After first start (setting up cache was mentioned in log) of nighlty release (nheko-862.nightly-1.x86_64.rpm) it ate a lot (I have 150+ rooms):
But after restart it's okay:
As I remember I was having about 250MiB approximately, not it's about 135MiB.
I have a problem with nheko running in the system tray for a long time. Then the window want show up and needs a restart.
@notTito Is it related to high memory usage? If not open a new issue with some info about the version you're using and your system.
I will try. Thing is it takes time to reproduce but it happens reliably. OS is Manjaro Linux, nheko build φrom AUR.
3.3 GiB after initial sync with 0.4.0 from repos of Fedora 28 Workstation.
And about 150 MiB after second run (to compare Riot in Firefox 59 usually eats about 2 GiB).
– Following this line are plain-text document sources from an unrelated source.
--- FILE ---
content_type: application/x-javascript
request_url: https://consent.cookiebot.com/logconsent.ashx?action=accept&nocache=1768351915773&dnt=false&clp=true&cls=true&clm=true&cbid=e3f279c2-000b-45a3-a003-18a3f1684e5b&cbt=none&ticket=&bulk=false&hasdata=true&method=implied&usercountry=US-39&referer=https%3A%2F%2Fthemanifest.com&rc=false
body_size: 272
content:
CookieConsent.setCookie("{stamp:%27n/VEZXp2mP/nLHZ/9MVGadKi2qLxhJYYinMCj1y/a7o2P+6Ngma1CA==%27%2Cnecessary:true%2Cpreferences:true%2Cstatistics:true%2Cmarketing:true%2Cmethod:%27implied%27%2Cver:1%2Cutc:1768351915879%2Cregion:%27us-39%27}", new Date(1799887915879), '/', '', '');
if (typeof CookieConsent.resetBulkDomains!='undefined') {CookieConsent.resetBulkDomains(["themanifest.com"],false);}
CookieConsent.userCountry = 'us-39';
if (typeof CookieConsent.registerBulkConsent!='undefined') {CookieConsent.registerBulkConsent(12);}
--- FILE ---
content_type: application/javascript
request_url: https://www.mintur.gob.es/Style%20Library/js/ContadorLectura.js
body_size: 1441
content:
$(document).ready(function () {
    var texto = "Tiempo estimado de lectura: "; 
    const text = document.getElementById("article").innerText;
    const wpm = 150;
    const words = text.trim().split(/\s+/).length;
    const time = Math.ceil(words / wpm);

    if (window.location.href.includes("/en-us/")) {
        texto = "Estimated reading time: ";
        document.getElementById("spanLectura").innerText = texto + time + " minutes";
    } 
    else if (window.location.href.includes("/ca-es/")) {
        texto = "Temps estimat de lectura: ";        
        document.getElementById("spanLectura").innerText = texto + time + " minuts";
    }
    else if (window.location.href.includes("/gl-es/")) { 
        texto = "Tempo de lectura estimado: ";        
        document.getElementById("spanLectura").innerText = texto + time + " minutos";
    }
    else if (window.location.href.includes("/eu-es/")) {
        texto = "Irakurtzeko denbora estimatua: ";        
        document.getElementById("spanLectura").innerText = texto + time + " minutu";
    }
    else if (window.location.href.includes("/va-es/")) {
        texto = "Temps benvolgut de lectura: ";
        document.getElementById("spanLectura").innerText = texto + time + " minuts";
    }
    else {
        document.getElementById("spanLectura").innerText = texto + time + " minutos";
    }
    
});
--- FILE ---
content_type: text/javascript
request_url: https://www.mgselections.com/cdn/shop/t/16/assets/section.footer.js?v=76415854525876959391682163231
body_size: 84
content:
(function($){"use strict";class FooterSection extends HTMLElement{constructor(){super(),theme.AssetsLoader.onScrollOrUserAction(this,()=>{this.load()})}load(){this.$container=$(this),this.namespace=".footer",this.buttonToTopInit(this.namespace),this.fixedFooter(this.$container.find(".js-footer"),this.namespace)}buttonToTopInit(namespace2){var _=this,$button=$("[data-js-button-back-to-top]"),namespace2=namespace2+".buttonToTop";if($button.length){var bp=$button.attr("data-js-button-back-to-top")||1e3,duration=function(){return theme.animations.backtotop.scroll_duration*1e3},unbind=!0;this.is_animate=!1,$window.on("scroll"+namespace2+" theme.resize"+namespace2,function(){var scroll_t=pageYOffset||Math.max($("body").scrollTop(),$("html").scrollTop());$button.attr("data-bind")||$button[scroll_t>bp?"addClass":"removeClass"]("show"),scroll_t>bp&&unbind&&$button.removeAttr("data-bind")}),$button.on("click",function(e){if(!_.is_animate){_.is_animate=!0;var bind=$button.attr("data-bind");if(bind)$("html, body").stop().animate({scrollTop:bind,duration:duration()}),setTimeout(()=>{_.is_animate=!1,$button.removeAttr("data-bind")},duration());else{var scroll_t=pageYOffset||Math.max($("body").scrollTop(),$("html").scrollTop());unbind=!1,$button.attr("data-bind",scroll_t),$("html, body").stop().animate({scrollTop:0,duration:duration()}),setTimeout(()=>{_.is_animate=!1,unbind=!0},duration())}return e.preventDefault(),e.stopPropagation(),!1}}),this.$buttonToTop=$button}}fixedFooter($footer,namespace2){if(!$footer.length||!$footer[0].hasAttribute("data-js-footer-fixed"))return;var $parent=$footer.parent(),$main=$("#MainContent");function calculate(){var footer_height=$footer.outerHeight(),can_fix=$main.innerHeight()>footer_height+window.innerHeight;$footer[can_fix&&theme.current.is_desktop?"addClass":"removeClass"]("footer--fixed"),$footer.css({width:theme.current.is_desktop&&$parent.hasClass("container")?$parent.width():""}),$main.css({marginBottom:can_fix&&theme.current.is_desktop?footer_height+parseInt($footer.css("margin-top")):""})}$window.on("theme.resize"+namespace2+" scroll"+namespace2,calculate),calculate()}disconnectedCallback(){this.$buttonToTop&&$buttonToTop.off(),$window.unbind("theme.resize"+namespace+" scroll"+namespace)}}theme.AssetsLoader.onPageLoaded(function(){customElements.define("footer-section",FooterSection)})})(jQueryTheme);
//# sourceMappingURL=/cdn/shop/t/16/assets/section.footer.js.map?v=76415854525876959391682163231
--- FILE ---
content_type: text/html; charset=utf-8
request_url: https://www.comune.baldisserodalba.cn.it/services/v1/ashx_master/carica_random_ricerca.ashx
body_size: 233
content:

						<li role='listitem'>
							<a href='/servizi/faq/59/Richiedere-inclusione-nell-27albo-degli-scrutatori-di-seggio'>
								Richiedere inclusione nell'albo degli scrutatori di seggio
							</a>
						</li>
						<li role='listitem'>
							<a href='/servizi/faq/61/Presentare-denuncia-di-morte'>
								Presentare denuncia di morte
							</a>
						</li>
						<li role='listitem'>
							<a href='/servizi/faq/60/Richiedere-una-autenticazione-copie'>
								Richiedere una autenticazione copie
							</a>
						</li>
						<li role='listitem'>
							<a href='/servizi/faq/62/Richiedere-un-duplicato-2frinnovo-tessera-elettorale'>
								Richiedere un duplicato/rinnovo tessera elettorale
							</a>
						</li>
I caught it do the same but memory usage is normal 50mb, but all I see is a window decoration with an empty content.
@notTito it depends on how many rooms do you have. In my case it's about 150 rooms.
So during initial sync the huge json has to be parsed into a json type and then copied again to a strongly typed representation.
That will cause a spike in memory but on Linux that reserved memory might not be released back to the OS. That doesn't mean that nheko still uses that. After a restart, memory appears to be normal.
On the other hand on macOS (and Windows probably?) the memory is released immediately so it won't be noticeable.
Some solutions:
- Use a more memory-efficient json library or struct representation.
- Protocol improvements to lazy load data.
On the other hand on macOS (and Windows probably?) the memory is released immediately so it won't be noticeable.
Why would that be the case, compared to Linux? If that were so, it would seem that Linux systems would be generally short of memory compared to macOS/Windows systems for the same tasks.
Why would that be the case, compared to Linux? If that were so, it would seem that Linux systems would be generally short of memory compared to macOS/Windows systems for the same tasks.
It's up to the memory allocator on each system to decide how the memory is managed. This doesn't mean that memory will always be reserved.
From https://www.gnu.org/software/libc/manual/html_node/Freeing-after-Malloc.html#Freeing-after-Malloc
Occasionally, free can actually return memory to the operating system and make the process smaller. Usually, all it can do is allow a later call to malloc to reuse the space. In the meantime, the space remains in your program as part of a free-list used internally by malloc.